What does AED stand for?
AED stands for Automatic External Defibrillator (or Automated External Defibrillation).
What is an AED?
An AED is a device used to administer an electric shock through the chest wall to the heart. Built-in computers assess the patient’s heart rhythm, judge whether defibrillation is needed, and then administer the shock. Audible and/or visual prompts guide the user through the process.
How does an AED work?
A microprocessor inside the defibrillator interprets (analyzes) the victim’s heart rhythm through adhesive electrodes (some AED models require you to press an analyze button). The computer analyzes the heart rhythm and advises the operator whether a shock is needed. AEDs advise a shock only to ventricular fibrillation and fast ventricular tachycardia. The electric current is delivered through the victim’s chest wall through adhesive electrode pads.
Why are AED’s important?
AEDs are important because they strengthen the chain of survival. They can restore a normal heart rhythm in victims of sudden cardiac arrest. New, portable AEDs enable more people to respond to a medical emergency that requires defibrillation. When a person suffers a sudden cardiac arrest, their chance of survival decreases by 7% to 10% for each minute that passes without defibrillation. AEDs save lives.
Who can use an AED?
Most AEDs are designed to be used by nonmedical personnel such as police, firefighters, flight attendants, security guards, and other lay rescuers who have been properly trained. Having more people in the community who can respond to a medical emergency by providing defibrillation will greatly increase sudden cardiac arrest survival rates.
Why does someone having a heart attack need an AED?
When a heart attack becomes a full cardiac arrest, the heart most often goes into uncoordinated electrical activity called fibrillation. The heart twitches ineffectively and can’t pump blood. The AED delivers electric current to the heart muscle, momentarily stunning the heart, stopping all activity. This gives the heart an opportunity to resume beating effectively.
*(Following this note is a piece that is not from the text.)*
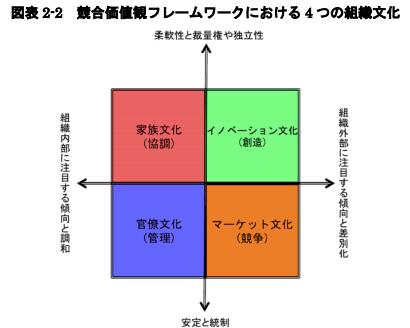 競合価値観フレームワークにおける4つの組織文化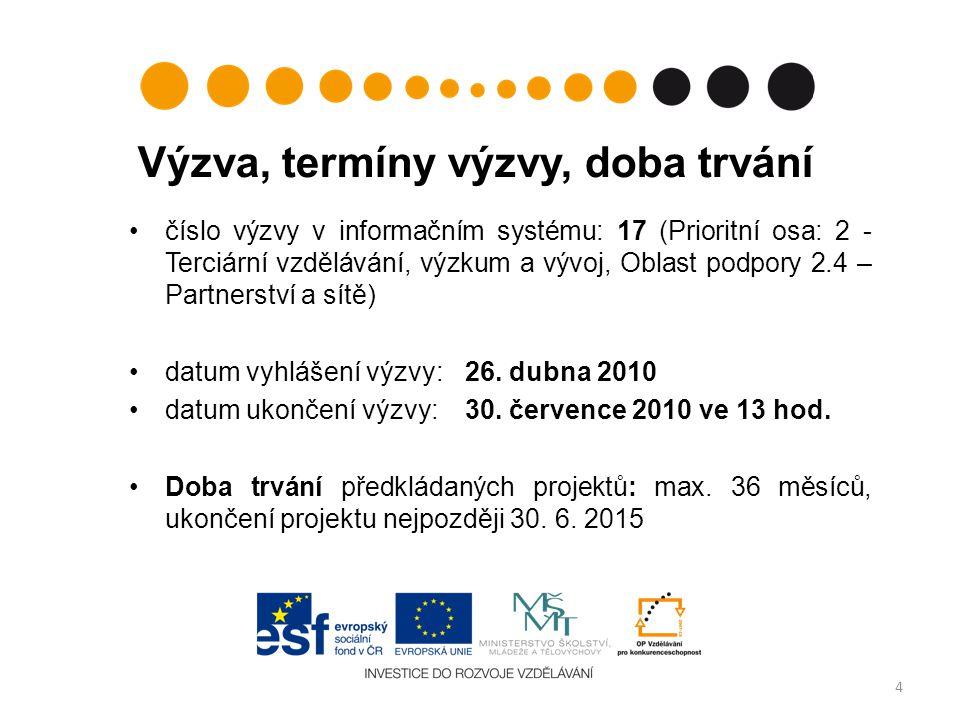Český přechodný rámec Notifikován Český přechodný rámec (rozhodnutí Komise N 236/2009 ze dne 7.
Will an AED always reuscitate someone in cardiac arrest?
The AED treats only treats a heart in ventricular fibrillation (VF), an irregular heart rhythm. In cardiac arrest without VF, the heart doesn’t respond to electric currents but needs medications. The victim needs breathing support. AEDs are less successful when the victim has been in cardiac arrest for more than a few minutes, especially if no CPR was provided.